Nicht stillt Aphrodite dem schönen Knaben die Wunde,
Die in den zierlichen Leib grausam der Eber geritzt.
Nicht errettet den göttlichen Held die unsterbliche Mutter,
Wann er, am skäischen Tor fallend, sein Schicksal erfüllt.
Aber sie steigt aus dem Meer mit allen Töchtern des Nereus,
Und die Klage hebt an um den verherrlichten Sohn.
Siehe! Da weinen die Götter, es weinen die Göttinnen alle,
Daß das Schöne vergeht, daß das Vollkommene stirbt.
Auch ein Klaglied zu sein im Mund der Geliebten ist herrlich;
Denn das Gemeine geht klanglos zum Orkus hinab.
Friedrich Schiller
Fertig! Es war der Moment, der sein Leben für immer verändern würde.
Claas Feireis hatte das Bild vollendet.
Die Kopie von Balthasar Denners Porträt einer alten Frau stand auf seiner Staffelei.
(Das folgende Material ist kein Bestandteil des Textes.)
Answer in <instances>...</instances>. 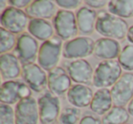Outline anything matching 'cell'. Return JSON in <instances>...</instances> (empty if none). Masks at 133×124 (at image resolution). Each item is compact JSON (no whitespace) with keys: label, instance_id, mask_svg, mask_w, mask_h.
Segmentation results:
<instances>
[{"label":"cell","instance_id":"obj_1","mask_svg":"<svg viewBox=\"0 0 133 124\" xmlns=\"http://www.w3.org/2000/svg\"><path fill=\"white\" fill-rule=\"evenodd\" d=\"M128 23L123 18L108 11H99L96 23V31L107 38L120 40L127 37L129 30Z\"/></svg>","mask_w":133,"mask_h":124},{"label":"cell","instance_id":"obj_2","mask_svg":"<svg viewBox=\"0 0 133 124\" xmlns=\"http://www.w3.org/2000/svg\"><path fill=\"white\" fill-rule=\"evenodd\" d=\"M122 76V68L117 60L100 61L93 76V85L98 89L112 87Z\"/></svg>","mask_w":133,"mask_h":124},{"label":"cell","instance_id":"obj_3","mask_svg":"<svg viewBox=\"0 0 133 124\" xmlns=\"http://www.w3.org/2000/svg\"><path fill=\"white\" fill-rule=\"evenodd\" d=\"M63 40L57 36L45 41L39 48L37 63L44 70L51 71L57 68L63 50Z\"/></svg>","mask_w":133,"mask_h":124},{"label":"cell","instance_id":"obj_4","mask_svg":"<svg viewBox=\"0 0 133 124\" xmlns=\"http://www.w3.org/2000/svg\"><path fill=\"white\" fill-rule=\"evenodd\" d=\"M53 27L57 37L69 41L77 37L78 31L76 15L70 10L59 9L53 17Z\"/></svg>","mask_w":133,"mask_h":124},{"label":"cell","instance_id":"obj_5","mask_svg":"<svg viewBox=\"0 0 133 124\" xmlns=\"http://www.w3.org/2000/svg\"><path fill=\"white\" fill-rule=\"evenodd\" d=\"M41 124H56L60 116V100L49 90H45L37 99Z\"/></svg>","mask_w":133,"mask_h":124},{"label":"cell","instance_id":"obj_6","mask_svg":"<svg viewBox=\"0 0 133 124\" xmlns=\"http://www.w3.org/2000/svg\"><path fill=\"white\" fill-rule=\"evenodd\" d=\"M32 89L21 80H8L1 85L0 101L3 104H17L21 100L32 97Z\"/></svg>","mask_w":133,"mask_h":124},{"label":"cell","instance_id":"obj_7","mask_svg":"<svg viewBox=\"0 0 133 124\" xmlns=\"http://www.w3.org/2000/svg\"><path fill=\"white\" fill-rule=\"evenodd\" d=\"M95 41L89 37H77L63 45L62 56L66 59H83L92 55Z\"/></svg>","mask_w":133,"mask_h":124},{"label":"cell","instance_id":"obj_8","mask_svg":"<svg viewBox=\"0 0 133 124\" xmlns=\"http://www.w3.org/2000/svg\"><path fill=\"white\" fill-rule=\"evenodd\" d=\"M39 48L37 39L32 37L29 33L24 32L17 37L13 54L18 58L22 65L34 63L38 56Z\"/></svg>","mask_w":133,"mask_h":124},{"label":"cell","instance_id":"obj_9","mask_svg":"<svg viewBox=\"0 0 133 124\" xmlns=\"http://www.w3.org/2000/svg\"><path fill=\"white\" fill-rule=\"evenodd\" d=\"M0 23L2 28L13 34L24 33V30L28 28V16L22 9H18L14 6H6L2 11Z\"/></svg>","mask_w":133,"mask_h":124},{"label":"cell","instance_id":"obj_10","mask_svg":"<svg viewBox=\"0 0 133 124\" xmlns=\"http://www.w3.org/2000/svg\"><path fill=\"white\" fill-rule=\"evenodd\" d=\"M22 78L25 83L37 93L43 92L48 87V75L46 71L36 63L22 65Z\"/></svg>","mask_w":133,"mask_h":124},{"label":"cell","instance_id":"obj_11","mask_svg":"<svg viewBox=\"0 0 133 124\" xmlns=\"http://www.w3.org/2000/svg\"><path fill=\"white\" fill-rule=\"evenodd\" d=\"M113 104L124 107L133 99V73L126 72L111 87L110 89Z\"/></svg>","mask_w":133,"mask_h":124},{"label":"cell","instance_id":"obj_12","mask_svg":"<svg viewBox=\"0 0 133 124\" xmlns=\"http://www.w3.org/2000/svg\"><path fill=\"white\" fill-rule=\"evenodd\" d=\"M66 70L71 80L77 84L90 85L93 83L94 69L86 59H74L66 66Z\"/></svg>","mask_w":133,"mask_h":124},{"label":"cell","instance_id":"obj_13","mask_svg":"<svg viewBox=\"0 0 133 124\" xmlns=\"http://www.w3.org/2000/svg\"><path fill=\"white\" fill-rule=\"evenodd\" d=\"M16 124H38L39 112L37 101L33 98L21 100L16 105Z\"/></svg>","mask_w":133,"mask_h":124},{"label":"cell","instance_id":"obj_14","mask_svg":"<svg viewBox=\"0 0 133 124\" xmlns=\"http://www.w3.org/2000/svg\"><path fill=\"white\" fill-rule=\"evenodd\" d=\"M71 86L70 77L63 68L57 67L48 73V90L56 96L60 97L68 93Z\"/></svg>","mask_w":133,"mask_h":124},{"label":"cell","instance_id":"obj_15","mask_svg":"<svg viewBox=\"0 0 133 124\" xmlns=\"http://www.w3.org/2000/svg\"><path fill=\"white\" fill-rule=\"evenodd\" d=\"M121 49L118 41L107 37H100L95 41L93 55L101 61L114 60L116 57H118Z\"/></svg>","mask_w":133,"mask_h":124},{"label":"cell","instance_id":"obj_16","mask_svg":"<svg viewBox=\"0 0 133 124\" xmlns=\"http://www.w3.org/2000/svg\"><path fill=\"white\" fill-rule=\"evenodd\" d=\"M93 96H94V93L91 88L87 85H82V84L72 85L66 93L68 101L78 109L90 106Z\"/></svg>","mask_w":133,"mask_h":124},{"label":"cell","instance_id":"obj_17","mask_svg":"<svg viewBox=\"0 0 133 124\" xmlns=\"http://www.w3.org/2000/svg\"><path fill=\"white\" fill-rule=\"evenodd\" d=\"M25 12L31 18L49 19L57 14L56 3L50 0H35L25 8Z\"/></svg>","mask_w":133,"mask_h":124},{"label":"cell","instance_id":"obj_18","mask_svg":"<svg viewBox=\"0 0 133 124\" xmlns=\"http://www.w3.org/2000/svg\"><path fill=\"white\" fill-rule=\"evenodd\" d=\"M76 17L78 31L83 34L84 37L93 34L96 29V23L98 19V13L94 9H91L88 6H82L78 9Z\"/></svg>","mask_w":133,"mask_h":124},{"label":"cell","instance_id":"obj_19","mask_svg":"<svg viewBox=\"0 0 133 124\" xmlns=\"http://www.w3.org/2000/svg\"><path fill=\"white\" fill-rule=\"evenodd\" d=\"M0 72L4 80H15L22 73L20 61L12 53H6L0 57Z\"/></svg>","mask_w":133,"mask_h":124},{"label":"cell","instance_id":"obj_20","mask_svg":"<svg viewBox=\"0 0 133 124\" xmlns=\"http://www.w3.org/2000/svg\"><path fill=\"white\" fill-rule=\"evenodd\" d=\"M28 31L32 37L43 42L54 37V27L49 21L40 18H30Z\"/></svg>","mask_w":133,"mask_h":124},{"label":"cell","instance_id":"obj_21","mask_svg":"<svg viewBox=\"0 0 133 124\" xmlns=\"http://www.w3.org/2000/svg\"><path fill=\"white\" fill-rule=\"evenodd\" d=\"M113 100L109 89H98L94 93L90 103L91 111L97 115H105L112 108Z\"/></svg>","mask_w":133,"mask_h":124},{"label":"cell","instance_id":"obj_22","mask_svg":"<svg viewBox=\"0 0 133 124\" xmlns=\"http://www.w3.org/2000/svg\"><path fill=\"white\" fill-rule=\"evenodd\" d=\"M108 10L120 18L132 17L133 0H111L108 2Z\"/></svg>","mask_w":133,"mask_h":124},{"label":"cell","instance_id":"obj_23","mask_svg":"<svg viewBox=\"0 0 133 124\" xmlns=\"http://www.w3.org/2000/svg\"><path fill=\"white\" fill-rule=\"evenodd\" d=\"M129 113L124 107L113 106L111 109L102 117V124H127Z\"/></svg>","mask_w":133,"mask_h":124},{"label":"cell","instance_id":"obj_24","mask_svg":"<svg viewBox=\"0 0 133 124\" xmlns=\"http://www.w3.org/2000/svg\"><path fill=\"white\" fill-rule=\"evenodd\" d=\"M17 39L13 33L8 31L4 28H0V53L1 55L8 53L14 49L17 45Z\"/></svg>","mask_w":133,"mask_h":124},{"label":"cell","instance_id":"obj_25","mask_svg":"<svg viewBox=\"0 0 133 124\" xmlns=\"http://www.w3.org/2000/svg\"><path fill=\"white\" fill-rule=\"evenodd\" d=\"M81 111L75 107H68L61 110L58 119L59 124H77L79 123Z\"/></svg>","mask_w":133,"mask_h":124},{"label":"cell","instance_id":"obj_26","mask_svg":"<svg viewBox=\"0 0 133 124\" xmlns=\"http://www.w3.org/2000/svg\"><path fill=\"white\" fill-rule=\"evenodd\" d=\"M118 61L124 70H133V45H126L122 48Z\"/></svg>","mask_w":133,"mask_h":124},{"label":"cell","instance_id":"obj_27","mask_svg":"<svg viewBox=\"0 0 133 124\" xmlns=\"http://www.w3.org/2000/svg\"><path fill=\"white\" fill-rule=\"evenodd\" d=\"M0 124H16L13 108L8 104H0Z\"/></svg>","mask_w":133,"mask_h":124},{"label":"cell","instance_id":"obj_28","mask_svg":"<svg viewBox=\"0 0 133 124\" xmlns=\"http://www.w3.org/2000/svg\"><path fill=\"white\" fill-rule=\"evenodd\" d=\"M56 5L58 6L59 8H61L64 10H72L76 9L81 4V1L79 0H57L55 1Z\"/></svg>","mask_w":133,"mask_h":124},{"label":"cell","instance_id":"obj_29","mask_svg":"<svg viewBox=\"0 0 133 124\" xmlns=\"http://www.w3.org/2000/svg\"><path fill=\"white\" fill-rule=\"evenodd\" d=\"M78 124H102V121L98 116L91 114V113L86 112L81 117Z\"/></svg>","mask_w":133,"mask_h":124},{"label":"cell","instance_id":"obj_30","mask_svg":"<svg viewBox=\"0 0 133 124\" xmlns=\"http://www.w3.org/2000/svg\"><path fill=\"white\" fill-rule=\"evenodd\" d=\"M86 5L88 6V8H91V9H98V8H102L106 6L107 2L104 1V0H95V1H92V0H85L84 1Z\"/></svg>","mask_w":133,"mask_h":124},{"label":"cell","instance_id":"obj_31","mask_svg":"<svg viewBox=\"0 0 133 124\" xmlns=\"http://www.w3.org/2000/svg\"><path fill=\"white\" fill-rule=\"evenodd\" d=\"M32 1L30 0H9L8 1V4L10 5V6H14L16 8H26L30 4H31Z\"/></svg>","mask_w":133,"mask_h":124},{"label":"cell","instance_id":"obj_32","mask_svg":"<svg viewBox=\"0 0 133 124\" xmlns=\"http://www.w3.org/2000/svg\"><path fill=\"white\" fill-rule=\"evenodd\" d=\"M127 39L129 43H131V45H133V25L131 27H129V30L127 33Z\"/></svg>","mask_w":133,"mask_h":124},{"label":"cell","instance_id":"obj_33","mask_svg":"<svg viewBox=\"0 0 133 124\" xmlns=\"http://www.w3.org/2000/svg\"><path fill=\"white\" fill-rule=\"evenodd\" d=\"M127 109H128V111H129V115H130L131 117H133V99L130 100V102L128 104Z\"/></svg>","mask_w":133,"mask_h":124},{"label":"cell","instance_id":"obj_34","mask_svg":"<svg viewBox=\"0 0 133 124\" xmlns=\"http://www.w3.org/2000/svg\"><path fill=\"white\" fill-rule=\"evenodd\" d=\"M6 1H4V0H2V1H0V9L2 10V11H4L5 10V6H6Z\"/></svg>","mask_w":133,"mask_h":124},{"label":"cell","instance_id":"obj_35","mask_svg":"<svg viewBox=\"0 0 133 124\" xmlns=\"http://www.w3.org/2000/svg\"><path fill=\"white\" fill-rule=\"evenodd\" d=\"M127 124H128V123H127Z\"/></svg>","mask_w":133,"mask_h":124}]
</instances>
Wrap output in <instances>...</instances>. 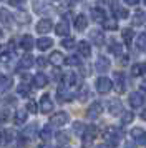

Seit er das Original als Junge mit seiner Mutter in der Petersburger Eremitage gesehen hatte, war er von dem Gemälde fasziniert, das damalige Zeitgenossen auf eine Stufe mit Leonardo da Vincis Mona Lisa stellten. Die alte Frau war so realistisch dargestellt, dass er glaubte, einem wirklichen Menschen gegenüber zu stehen, der sein Gesicht durch einen Bilderrahmen gesteckt hatte.
Der Hamburger Maler Balthasar Denner wurde bereits zu Lebzeiten maßlos bewundert und wegen der minutiösen Detailtreue seiner Porträts im Kunsthandel ehrfürchtig Porendenner genannt. Kein Pickel blieb seinen Auftraggebern erspart. Denner galt nicht nur als Inbegriff des großen Porträtisten, sondern seine Porträts wurden zum Anlass, den >Sieg der Kunst über die Natur< schlechthin zu loben.
Seine Studienköpfe malte er mit subtilster Technik häufig auf Kupferplatten, nicht auf dem saugenden Malgrund einer Leinwand. Für die Darstellung des menschlichen Gesichtes hatte er die Methoden der mikroskopisch exakten niederländischen Feinmalerei eines Gerard Dou und der Blumenmalerei eines Ambrosius Bosschaert übernommen. Statt der absolut getreuen Wiedergabe von Tulpen, Rosen, Mohn, Nelken, von angefressenen Blättern, Raupen, Käfern, Fliegen, Schmetterlingen und Tautropfen malte Denner den Kopf eines alten Mannes oder einer alten Frau mit tausend Runzeln, Fältchen und Stoppeln.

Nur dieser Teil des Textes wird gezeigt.